— Exercise input —
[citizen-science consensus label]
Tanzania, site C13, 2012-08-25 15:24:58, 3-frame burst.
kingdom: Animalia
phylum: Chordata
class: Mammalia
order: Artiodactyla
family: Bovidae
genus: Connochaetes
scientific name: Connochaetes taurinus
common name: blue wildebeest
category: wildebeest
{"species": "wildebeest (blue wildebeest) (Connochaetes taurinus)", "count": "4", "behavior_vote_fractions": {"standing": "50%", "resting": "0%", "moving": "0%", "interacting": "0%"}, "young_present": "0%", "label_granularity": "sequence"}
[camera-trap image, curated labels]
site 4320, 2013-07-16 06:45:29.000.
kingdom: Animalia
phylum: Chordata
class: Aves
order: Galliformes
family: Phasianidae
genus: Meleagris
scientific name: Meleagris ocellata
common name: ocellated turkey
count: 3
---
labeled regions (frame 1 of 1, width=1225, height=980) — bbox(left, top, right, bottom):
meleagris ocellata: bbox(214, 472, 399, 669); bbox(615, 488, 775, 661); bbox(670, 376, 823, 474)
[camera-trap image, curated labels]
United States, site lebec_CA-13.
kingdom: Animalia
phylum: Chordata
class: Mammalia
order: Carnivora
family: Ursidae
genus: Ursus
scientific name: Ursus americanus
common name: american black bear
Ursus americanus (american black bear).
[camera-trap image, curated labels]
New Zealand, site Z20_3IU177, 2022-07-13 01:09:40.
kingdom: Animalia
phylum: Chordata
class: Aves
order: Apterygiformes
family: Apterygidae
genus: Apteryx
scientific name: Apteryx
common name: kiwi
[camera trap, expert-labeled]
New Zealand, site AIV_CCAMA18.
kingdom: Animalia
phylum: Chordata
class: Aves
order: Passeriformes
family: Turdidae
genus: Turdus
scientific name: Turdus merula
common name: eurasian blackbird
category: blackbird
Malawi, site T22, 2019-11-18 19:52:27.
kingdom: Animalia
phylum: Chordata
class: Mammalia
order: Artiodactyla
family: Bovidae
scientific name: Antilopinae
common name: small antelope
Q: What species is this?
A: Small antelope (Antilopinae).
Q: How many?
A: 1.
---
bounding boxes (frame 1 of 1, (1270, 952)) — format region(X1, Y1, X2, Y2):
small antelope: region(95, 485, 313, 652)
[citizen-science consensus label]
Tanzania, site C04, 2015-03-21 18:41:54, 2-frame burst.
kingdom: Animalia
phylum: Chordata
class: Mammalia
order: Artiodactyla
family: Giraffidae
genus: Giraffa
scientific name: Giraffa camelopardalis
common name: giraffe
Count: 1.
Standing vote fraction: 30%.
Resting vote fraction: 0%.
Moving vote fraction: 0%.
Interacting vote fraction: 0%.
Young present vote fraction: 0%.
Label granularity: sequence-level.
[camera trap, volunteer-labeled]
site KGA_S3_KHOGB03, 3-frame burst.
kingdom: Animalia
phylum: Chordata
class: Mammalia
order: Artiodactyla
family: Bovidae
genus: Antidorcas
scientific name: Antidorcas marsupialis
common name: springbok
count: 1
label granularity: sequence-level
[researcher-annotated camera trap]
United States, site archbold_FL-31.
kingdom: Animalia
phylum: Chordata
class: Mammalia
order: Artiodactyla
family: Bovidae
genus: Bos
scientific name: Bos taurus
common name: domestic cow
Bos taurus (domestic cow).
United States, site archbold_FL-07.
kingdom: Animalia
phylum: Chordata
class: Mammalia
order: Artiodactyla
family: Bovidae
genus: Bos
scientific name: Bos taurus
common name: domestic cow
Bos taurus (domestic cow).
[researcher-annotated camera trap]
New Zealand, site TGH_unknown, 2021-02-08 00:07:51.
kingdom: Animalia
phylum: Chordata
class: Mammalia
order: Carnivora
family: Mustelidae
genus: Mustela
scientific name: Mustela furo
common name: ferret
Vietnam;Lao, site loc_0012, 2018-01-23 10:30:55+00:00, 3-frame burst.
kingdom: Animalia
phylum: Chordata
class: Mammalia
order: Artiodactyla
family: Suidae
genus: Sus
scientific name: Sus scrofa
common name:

— Aim of the task —
Please give every entry again, precisely as it appears.

— Exercise solution —
[citizen-science consensus label]
Tanzania, site C13, 2012-08-25 15:24:58, 3-frame burst.
kingdom: Animalia
phylum: Chordata
class: Mammalia
order: Artiodactyla
family: Bovidae
genus: Connochaetes
scientific name: Connochaetes taurinus
common name: blue wildebeest
category: wildebeest
{"species": "wildebeest (blue wildebeest) (Connochaetes taurinus)", "count": "4", "behavior_vote_fractions": {"standing": "50%", "resting": "0%", "moving": "0%", "interacting": "0%"}, "young_present": "0%", "label_granularity": "sequence"}
[camera-trap image, curated labels]
site 4320, 2013-07-16 06:45:29.000.
kingdom: Animalia
phylum: Chordata
class: Aves
order: Galliformes
family: Phasianidae
genus: Meleagris
scientific name: Meleagris ocellata
common name: ocellated turkey
count: 3
---
labeled regions (frame 1 of 1, width=1225, height=980) — bbox(left, top, right, bottom):
meleagris ocellata: bbox(214, 472, 399, 669); bbox(615, 488, 775, 661); bbox(670, 376, 823, 474)
[camera-trap image, curated labels]
United States, site lebec_CA-13.
kingdom: Animalia
phylum: Chordata
class: Mammalia
order: Carnivora
family: Ursidae
genus: Ursus
scientific name: Ursus americanus
common name: american black bear
Ursus americanus (american black bear).
[camera-trap image, curated labels]
New Zealand, site Z20_3IU177, 2022-07-13 01:09:40.
kingdom: Animalia
phylum: Chordata
class: Aves
order: Apterygiformes
family: Apterygidae
genus: Apteryx
scientific name: Apteryx
common name: kiwi
[camera trap, expert-labeled]
New Zealand, site AIV_CCAMA18.
kingdom: Animalia
phylum: Chordata
class: Aves
order: Passeriformes
family: Turdidae
genus: Turdus
scientific name: Turdus merula
common name: eurasian blackbird
category: blackbird
Malawi, site T22, 2019-11-18 19:52:27.
kingdom: Animalia
phylum: Chordata
class: Mammalia
order: Artiodactyla
family: Bovidae
scientific name: Antilopinae
common name: small antelope
Q: What species is this?
A: Small antelope (Antilopinae).
Q: How many?
A: 1.
---
bounding boxes (frame 1 of 1, (1270, 952)) — format region(X1, Y1, X2, Y2):
small antelope: region(95, 485, 313, 652)
[citizen-science consensus label]
Tanzania, site C04, 2015-03-21 18:41:54, 2-frame burst.
kingdom: Animalia
phylum: Chordata
class: Mammalia
order: Artiodactyla
family: Giraffidae
genus: Giraffa
scientific name: Giraffa camelopardalis
common name: giraffe
Count: 1.
Standing vote fraction: 30%.
Resting vote fraction: 0%.
Moving vote fraction: 0%.
Interacting vote fraction: 0%.
Young present vote fraction: 0%.
Label granularity: sequence-level.
[camera trap, volunteer-labeled]
site KGA_S3_KHOGB03, 3-frame burst.
kingdom: Animalia
phylum: Chordata
class: Mammalia
order: Artiodactyla
family: Bovidae
genus: Antidorcas
scientific name: Antidorcas marsupialis
common name: springbok
count: 1
label granularity: sequence-level
[researcher-annotated camera trap]
United States, site archbold_FL-31.
kingdom: Animalia
phylum: Chordata
class: Mammalia
order: Artiodactyla
family: Bovidae
genus: Bos
scientific name: Bos taurus
common name: domestic cow
Bos taurus (domestic cow).
United States, site archbold_FL-07.
kingdom: Animalia
phylum: Chordata
class: Mammalia
order: Artiodactyla
family: Bovidae
genus: Bos
scientific name: Bos taurus
common name: domestic cow
Bos taurus (domestic cow).
[researcher-annotated camera trap]
New Zealand, site TGH_unknown, 2021-02-08 00:07:51.
kingdom: Animalia
phylum: Chordata
class: Mammalia
order: Carnivora
family: Mustelidae
genus: Mustela
scientific name: Mustela furo
common name: ferret
Vietnam;Lao, site loc_0012, 2018-01-23 10:30:55+00:00, 3-frame burst.
kingdom: Animalia
phylum: Chordata
class: Mammalia
order: Artiodactyla
family: Suidae
genus: Sus
scientific name: Sus scrofa
common name:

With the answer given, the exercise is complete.